Detecting plagiarism is an active area of research.
Building a plagiarism detector that examines a text file and performs binary classification labeling that file as either plagiarized or not, depending on how similar that text file is to a provided source text.
- The no of files in the dataset are 100
- The number of unique tasks in the are 5
- Unique tasks:['a' 'b' 'c' 'd' 'e']
- Number of plagiarism categories are 5
- The orig in the category refers to the source text for each type of task i,e(a,b,c,d,e) and will be used to compare each answers with this source file(wikipedia source file).
- The non category refers that the file or data is not plagiarised.
- The other three categories that are cut>light>heavy indicates that the document/answers are plagiarised.
- Cut indicates copy pasted plagiarism
- light indicates that the answer/document includes some sort of copying and paraphrasing from the source
- Heavy indicates that the document/answer is taken from the source but changing some of the words and also the structure(challenging type of plagiarism and hard to detect)
To know whether a document/answer has been plagiarized or not we have to check the similarity between the document and the source.
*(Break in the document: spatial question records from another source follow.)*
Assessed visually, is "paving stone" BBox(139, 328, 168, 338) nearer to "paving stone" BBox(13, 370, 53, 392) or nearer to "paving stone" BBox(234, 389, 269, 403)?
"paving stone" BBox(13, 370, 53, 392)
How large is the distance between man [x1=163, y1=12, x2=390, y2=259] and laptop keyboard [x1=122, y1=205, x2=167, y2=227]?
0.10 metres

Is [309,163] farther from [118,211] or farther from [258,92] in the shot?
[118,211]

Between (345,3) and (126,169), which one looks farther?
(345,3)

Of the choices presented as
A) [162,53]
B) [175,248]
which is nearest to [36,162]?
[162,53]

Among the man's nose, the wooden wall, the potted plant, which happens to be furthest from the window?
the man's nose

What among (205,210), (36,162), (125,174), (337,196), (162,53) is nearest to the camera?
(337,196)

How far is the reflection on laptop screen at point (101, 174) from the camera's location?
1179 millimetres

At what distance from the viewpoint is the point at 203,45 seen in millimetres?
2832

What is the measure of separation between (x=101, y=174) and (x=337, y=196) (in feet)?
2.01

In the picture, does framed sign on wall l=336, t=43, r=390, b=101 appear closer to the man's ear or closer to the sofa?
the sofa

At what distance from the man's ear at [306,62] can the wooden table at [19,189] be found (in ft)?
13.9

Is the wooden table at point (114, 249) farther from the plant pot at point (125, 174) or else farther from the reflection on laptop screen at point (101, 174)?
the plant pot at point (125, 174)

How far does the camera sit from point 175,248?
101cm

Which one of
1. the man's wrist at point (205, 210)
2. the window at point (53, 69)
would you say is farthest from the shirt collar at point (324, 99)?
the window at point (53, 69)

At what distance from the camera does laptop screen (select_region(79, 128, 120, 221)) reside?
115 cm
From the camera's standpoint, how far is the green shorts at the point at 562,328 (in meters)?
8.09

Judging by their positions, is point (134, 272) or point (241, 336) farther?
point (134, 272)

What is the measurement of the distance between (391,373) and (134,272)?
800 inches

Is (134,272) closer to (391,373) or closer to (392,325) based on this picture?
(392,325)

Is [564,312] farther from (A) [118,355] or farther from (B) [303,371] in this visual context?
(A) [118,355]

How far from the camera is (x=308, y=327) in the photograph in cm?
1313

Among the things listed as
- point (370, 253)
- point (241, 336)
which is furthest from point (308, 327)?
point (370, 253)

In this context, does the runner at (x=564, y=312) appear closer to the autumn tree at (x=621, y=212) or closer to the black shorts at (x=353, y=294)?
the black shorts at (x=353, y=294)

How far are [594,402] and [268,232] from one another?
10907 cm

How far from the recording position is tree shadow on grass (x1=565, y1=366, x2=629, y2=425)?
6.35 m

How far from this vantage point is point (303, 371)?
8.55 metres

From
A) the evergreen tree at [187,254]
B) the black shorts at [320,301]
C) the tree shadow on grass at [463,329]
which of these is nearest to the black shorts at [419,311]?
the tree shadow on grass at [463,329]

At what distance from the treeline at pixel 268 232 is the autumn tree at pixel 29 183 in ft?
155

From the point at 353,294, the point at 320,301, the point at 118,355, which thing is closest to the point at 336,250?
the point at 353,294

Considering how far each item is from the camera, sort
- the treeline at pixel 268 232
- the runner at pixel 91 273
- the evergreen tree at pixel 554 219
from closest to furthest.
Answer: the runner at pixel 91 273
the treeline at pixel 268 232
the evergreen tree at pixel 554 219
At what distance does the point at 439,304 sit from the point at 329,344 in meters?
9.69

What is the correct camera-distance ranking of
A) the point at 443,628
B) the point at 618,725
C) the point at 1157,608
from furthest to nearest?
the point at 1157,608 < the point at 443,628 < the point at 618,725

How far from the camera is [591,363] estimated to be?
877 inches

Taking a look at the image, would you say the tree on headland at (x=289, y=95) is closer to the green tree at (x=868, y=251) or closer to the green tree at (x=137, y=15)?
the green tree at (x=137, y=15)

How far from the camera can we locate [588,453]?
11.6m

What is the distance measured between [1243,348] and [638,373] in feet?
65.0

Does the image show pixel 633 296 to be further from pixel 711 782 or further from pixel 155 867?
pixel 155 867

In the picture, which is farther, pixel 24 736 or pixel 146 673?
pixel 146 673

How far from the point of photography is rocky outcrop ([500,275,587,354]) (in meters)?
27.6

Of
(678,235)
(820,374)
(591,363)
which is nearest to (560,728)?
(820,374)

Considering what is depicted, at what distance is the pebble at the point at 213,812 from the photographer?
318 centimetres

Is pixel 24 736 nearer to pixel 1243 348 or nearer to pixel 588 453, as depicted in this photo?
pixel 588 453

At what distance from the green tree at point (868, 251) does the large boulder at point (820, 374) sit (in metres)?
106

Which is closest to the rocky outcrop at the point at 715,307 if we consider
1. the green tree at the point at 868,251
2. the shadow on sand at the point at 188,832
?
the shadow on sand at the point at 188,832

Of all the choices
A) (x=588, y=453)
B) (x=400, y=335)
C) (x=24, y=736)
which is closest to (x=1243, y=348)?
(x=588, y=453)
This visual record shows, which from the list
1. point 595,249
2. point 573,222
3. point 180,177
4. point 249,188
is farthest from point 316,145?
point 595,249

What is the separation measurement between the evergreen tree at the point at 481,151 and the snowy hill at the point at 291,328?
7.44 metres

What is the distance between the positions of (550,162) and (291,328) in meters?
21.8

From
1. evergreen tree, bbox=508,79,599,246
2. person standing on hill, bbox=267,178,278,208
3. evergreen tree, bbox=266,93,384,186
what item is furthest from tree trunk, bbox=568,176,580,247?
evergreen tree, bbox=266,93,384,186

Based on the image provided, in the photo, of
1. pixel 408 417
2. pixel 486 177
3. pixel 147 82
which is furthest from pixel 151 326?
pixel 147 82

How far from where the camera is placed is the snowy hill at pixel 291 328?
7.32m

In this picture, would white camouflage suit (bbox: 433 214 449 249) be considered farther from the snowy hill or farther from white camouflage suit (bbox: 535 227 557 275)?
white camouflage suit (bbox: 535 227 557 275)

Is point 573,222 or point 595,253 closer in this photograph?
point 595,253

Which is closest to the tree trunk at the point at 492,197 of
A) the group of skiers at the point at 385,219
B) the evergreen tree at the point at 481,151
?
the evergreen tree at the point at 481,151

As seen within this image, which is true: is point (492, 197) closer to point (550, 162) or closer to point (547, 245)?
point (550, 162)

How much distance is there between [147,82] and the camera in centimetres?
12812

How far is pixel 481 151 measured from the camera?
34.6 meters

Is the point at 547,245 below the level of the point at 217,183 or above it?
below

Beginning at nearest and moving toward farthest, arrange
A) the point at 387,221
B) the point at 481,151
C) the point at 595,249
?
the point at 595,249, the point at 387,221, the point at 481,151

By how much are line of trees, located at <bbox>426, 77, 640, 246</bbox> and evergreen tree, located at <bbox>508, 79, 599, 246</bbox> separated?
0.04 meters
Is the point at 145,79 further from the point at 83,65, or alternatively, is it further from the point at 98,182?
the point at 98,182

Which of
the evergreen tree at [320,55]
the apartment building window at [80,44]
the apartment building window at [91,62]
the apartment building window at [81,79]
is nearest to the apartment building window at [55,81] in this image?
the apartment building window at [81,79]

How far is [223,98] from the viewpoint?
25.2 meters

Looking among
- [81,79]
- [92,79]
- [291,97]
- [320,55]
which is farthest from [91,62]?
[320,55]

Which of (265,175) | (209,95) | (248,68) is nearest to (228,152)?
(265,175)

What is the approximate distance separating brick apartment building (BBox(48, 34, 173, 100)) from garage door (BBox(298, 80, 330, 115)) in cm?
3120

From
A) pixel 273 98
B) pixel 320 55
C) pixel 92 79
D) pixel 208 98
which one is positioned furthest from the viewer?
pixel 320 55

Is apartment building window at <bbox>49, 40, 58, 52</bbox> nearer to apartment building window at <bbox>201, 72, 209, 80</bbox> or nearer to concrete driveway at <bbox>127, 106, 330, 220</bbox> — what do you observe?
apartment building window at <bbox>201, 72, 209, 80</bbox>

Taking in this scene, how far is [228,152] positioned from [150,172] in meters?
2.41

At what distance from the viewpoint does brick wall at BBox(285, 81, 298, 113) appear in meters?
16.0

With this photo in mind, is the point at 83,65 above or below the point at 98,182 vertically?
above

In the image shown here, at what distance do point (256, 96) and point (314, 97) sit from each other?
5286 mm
To check this similarity we have to extract the similarity features Some of the similarity features that are considered for the feature extraction are:
- Containment Features(extracted using different ngrams)
- Longest Common Subsequence(extracted using dynamic programming)
- Using Random Forest Classifier to build the model using the extracted features
- Using Cross Validation to reduce the overfitting of the model on the training data
- Performing hyperparameter tuning to tune the model for further improvements
- obtained an accuracy of 94% on the Testing data
The notebook for this project has been attached to this repository..